5. Say what you mean and mean what you say
I cannot stress the importance of this one enough. A team must be able to count on its leader to be clear and reliable. The benefits of working in person, include having those you lead to read your energy, your facial expression, your body language, and your overall mood, and you get to use those same physical/energetic cues as well. These don’t translate well into a virtual environment for obvious reasons, but they are really helpful tools to use in determining whether you and others are understanding, being understood, holding a bias, feeling confident or ill-equipped, frustrated, stretched too thin, etc. So to counteract this loss, you are going to have to be very careful in how you communicate. Don’t assume someone will infer your intention, confirm that they understood your direction, etc. Make absolutely certain that you are both on the same page before closing a conversation. If you have a preference for something to be done one way or another, share it. If you give feedback (*bonus tip - do this more often than ever now), specify whether it serves as a “must change” or just an alternate perspective to consider with no expectation of any changes. When this tip combines with Tip 4, you have the recipe for a team full of people who communicate clearly, don’t waste time on assumptions, and follow through on commitments. And that is a win no matter where your office is located.

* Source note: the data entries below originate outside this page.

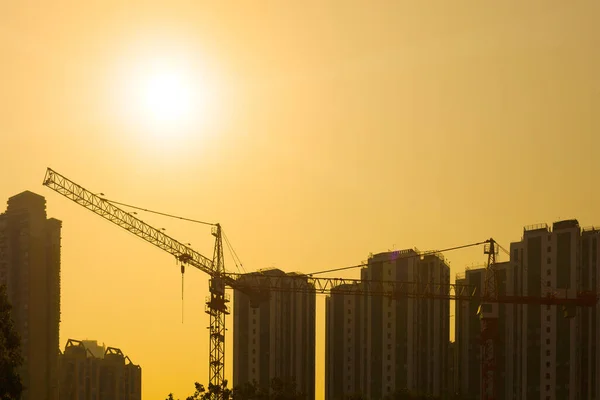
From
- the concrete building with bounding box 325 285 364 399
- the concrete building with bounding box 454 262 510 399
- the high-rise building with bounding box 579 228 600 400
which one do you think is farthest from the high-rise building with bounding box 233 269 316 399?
the high-rise building with bounding box 579 228 600 400

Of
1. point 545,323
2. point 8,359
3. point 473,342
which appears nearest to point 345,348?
point 473,342

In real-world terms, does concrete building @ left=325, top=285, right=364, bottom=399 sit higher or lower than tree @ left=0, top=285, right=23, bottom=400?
higher

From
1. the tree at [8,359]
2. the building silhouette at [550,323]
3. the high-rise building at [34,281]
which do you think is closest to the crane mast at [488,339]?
the building silhouette at [550,323]

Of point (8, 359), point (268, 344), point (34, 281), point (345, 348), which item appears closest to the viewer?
point (8, 359)

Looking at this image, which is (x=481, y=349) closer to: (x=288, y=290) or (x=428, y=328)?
(x=428, y=328)

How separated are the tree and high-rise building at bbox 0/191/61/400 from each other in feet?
332

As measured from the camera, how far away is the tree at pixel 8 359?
80438 millimetres

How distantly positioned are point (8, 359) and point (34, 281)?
109 metres

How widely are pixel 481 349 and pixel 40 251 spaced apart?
5921 cm

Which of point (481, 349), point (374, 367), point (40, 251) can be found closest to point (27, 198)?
point (40, 251)

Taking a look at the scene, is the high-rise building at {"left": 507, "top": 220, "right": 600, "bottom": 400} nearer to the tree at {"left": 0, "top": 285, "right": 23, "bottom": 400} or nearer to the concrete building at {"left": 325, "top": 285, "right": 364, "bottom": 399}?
the concrete building at {"left": 325, "top": 285, "right": 364, "bottom": 399}

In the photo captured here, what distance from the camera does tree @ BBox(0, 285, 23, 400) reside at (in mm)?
80438

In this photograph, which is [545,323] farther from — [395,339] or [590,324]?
[395,339]

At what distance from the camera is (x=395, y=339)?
18638cm
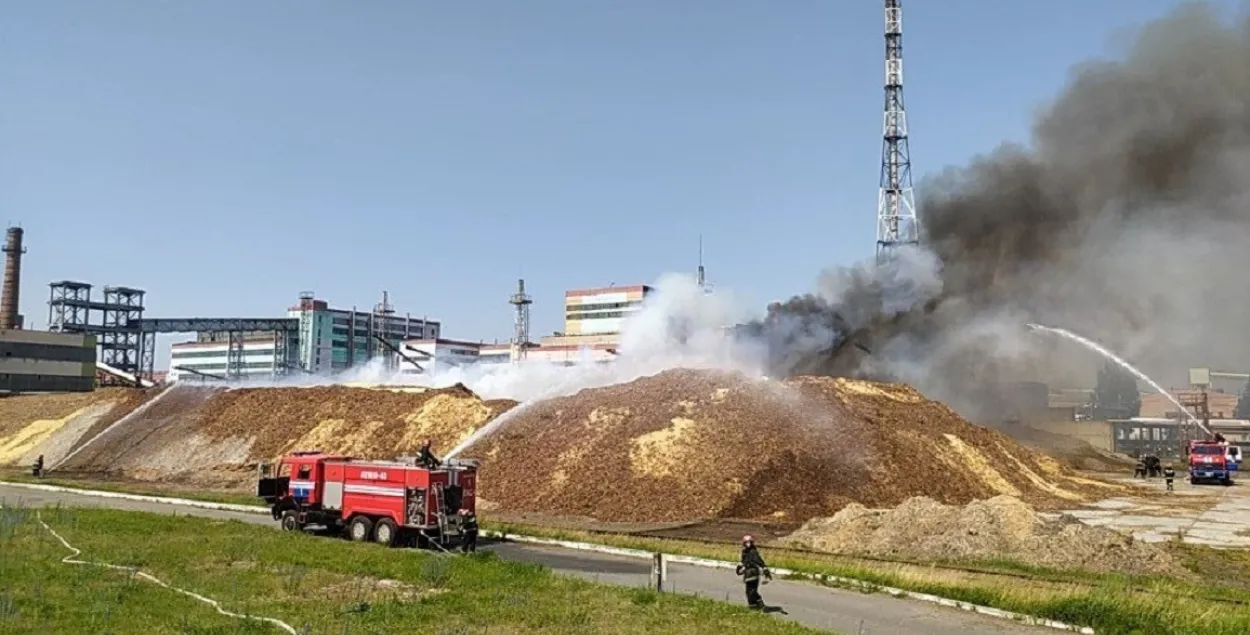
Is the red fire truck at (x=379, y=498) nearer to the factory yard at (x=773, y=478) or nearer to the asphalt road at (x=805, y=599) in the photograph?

It is incredible the benefit that in-person nuances have, but with careful planning, and intentional behaviour, your leadership in a virtual setting can be incredibly effective and help your team adapt and thrive. Keeping in mind the principle we wrote about a few weeks back, the “Emotional Bank Account”, the idea at the root of all these tips is to spend a lot of time making sure you are making well-received deposits. Withdrawals can pack a harder punch in a virtual setting, so it’s important to keep those accounts topped up. Showing up as an exceptional leader for your virtual team is a sure-fire way to help that happen.